I did not dare interrupt at this point. Surely he was pulling my leg. He’d always maintained that my husband and I cared too much about our food.

“I carefully took off the top, the white part.”

“But you didn’t…?”

“Oh yes,” he said. “It seemed by far the best solution and I thought it would help the flavor deficit. And I must say everything seemed to be working very well indeed as I collected the grease. Except that I made one big mistake.”

“What happened?” The cat decided I did not have my mind on my job and rose with decision, leaping down and stalking away, its tail held banner-wise.

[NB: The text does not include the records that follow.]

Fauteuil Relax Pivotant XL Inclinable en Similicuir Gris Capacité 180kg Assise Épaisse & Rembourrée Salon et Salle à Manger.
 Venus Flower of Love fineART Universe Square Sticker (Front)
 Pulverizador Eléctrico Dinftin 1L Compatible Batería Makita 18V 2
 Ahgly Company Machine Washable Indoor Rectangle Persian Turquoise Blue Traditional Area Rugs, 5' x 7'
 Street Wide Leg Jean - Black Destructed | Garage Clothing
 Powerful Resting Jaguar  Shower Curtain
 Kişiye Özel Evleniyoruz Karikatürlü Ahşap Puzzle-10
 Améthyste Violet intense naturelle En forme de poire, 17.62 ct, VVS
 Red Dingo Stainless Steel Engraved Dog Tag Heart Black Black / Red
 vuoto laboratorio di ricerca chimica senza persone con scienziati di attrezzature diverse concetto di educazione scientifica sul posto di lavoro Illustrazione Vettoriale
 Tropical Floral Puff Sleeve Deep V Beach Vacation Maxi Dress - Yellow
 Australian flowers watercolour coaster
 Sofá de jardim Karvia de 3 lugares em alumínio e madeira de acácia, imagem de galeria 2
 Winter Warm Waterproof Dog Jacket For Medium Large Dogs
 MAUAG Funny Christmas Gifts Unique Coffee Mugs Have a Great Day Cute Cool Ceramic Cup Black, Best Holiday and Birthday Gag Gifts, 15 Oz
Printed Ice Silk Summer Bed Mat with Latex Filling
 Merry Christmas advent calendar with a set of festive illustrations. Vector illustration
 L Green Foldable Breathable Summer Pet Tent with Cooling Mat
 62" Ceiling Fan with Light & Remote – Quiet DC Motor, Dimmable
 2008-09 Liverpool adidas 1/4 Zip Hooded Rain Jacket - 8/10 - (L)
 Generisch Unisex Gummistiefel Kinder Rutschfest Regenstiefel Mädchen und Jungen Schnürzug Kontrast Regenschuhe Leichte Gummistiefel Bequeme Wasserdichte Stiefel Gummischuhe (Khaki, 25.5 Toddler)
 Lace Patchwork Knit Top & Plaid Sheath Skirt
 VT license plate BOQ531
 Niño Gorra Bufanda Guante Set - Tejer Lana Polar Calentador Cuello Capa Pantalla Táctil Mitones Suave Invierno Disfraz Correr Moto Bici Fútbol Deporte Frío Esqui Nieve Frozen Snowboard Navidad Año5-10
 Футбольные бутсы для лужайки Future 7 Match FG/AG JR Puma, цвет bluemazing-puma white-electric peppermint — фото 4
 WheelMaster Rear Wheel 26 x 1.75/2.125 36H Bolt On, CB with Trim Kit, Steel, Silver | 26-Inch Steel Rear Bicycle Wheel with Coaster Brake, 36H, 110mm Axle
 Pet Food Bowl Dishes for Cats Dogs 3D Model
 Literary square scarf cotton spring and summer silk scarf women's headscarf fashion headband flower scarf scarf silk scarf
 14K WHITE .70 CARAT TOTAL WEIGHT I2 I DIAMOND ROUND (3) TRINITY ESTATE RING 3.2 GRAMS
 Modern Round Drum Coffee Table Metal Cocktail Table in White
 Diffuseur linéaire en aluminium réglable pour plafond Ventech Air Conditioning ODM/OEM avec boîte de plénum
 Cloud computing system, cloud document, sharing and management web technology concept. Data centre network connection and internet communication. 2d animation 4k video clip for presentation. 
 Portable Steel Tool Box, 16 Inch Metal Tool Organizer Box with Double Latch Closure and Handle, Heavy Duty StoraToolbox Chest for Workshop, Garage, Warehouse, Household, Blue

“You know I put lemon juice and cinnamon on the apples with the sugar, but no nutmeg because I really don’t like nutmeg even though the recipes call for it, but then I did a completely absentminded thing and put all the flour for the crusts right in with the apples. When I realized what I’d done, I scooped up as much flour out of the apples as I could. But you know how apples emit juice when they have sugar on them? An awful quantity of the flour stuck. When I got to rolling out the dough, it was wet and glued itself to the counter. I had a dreadful time getting the crust loose. But then I did a truly smart thing.”

“What?”

“I pre-baked the bottom crust. For a long time. Maybe eighteen minutes. Then I finished the pie off and put it into the oven. The bad part was that after all the apple trimming and the looking for things I only got that pie in the oven at half past midnight and I was exhausted — but I had to stay up until the pie was cooked. In the end since I couldn’t really tell if it was done yet, I just shut off the oven and left it in.”

“How does your pie taste?”

“I don’t know yet. But I have to say it smells delicious. I’ll save it for Cole’s birthday party when he and Marie get home tomorrow. We still aren’t sure how many people are coming so I think I better bake a cake. After all, I still have the last of that lemon juice to go.”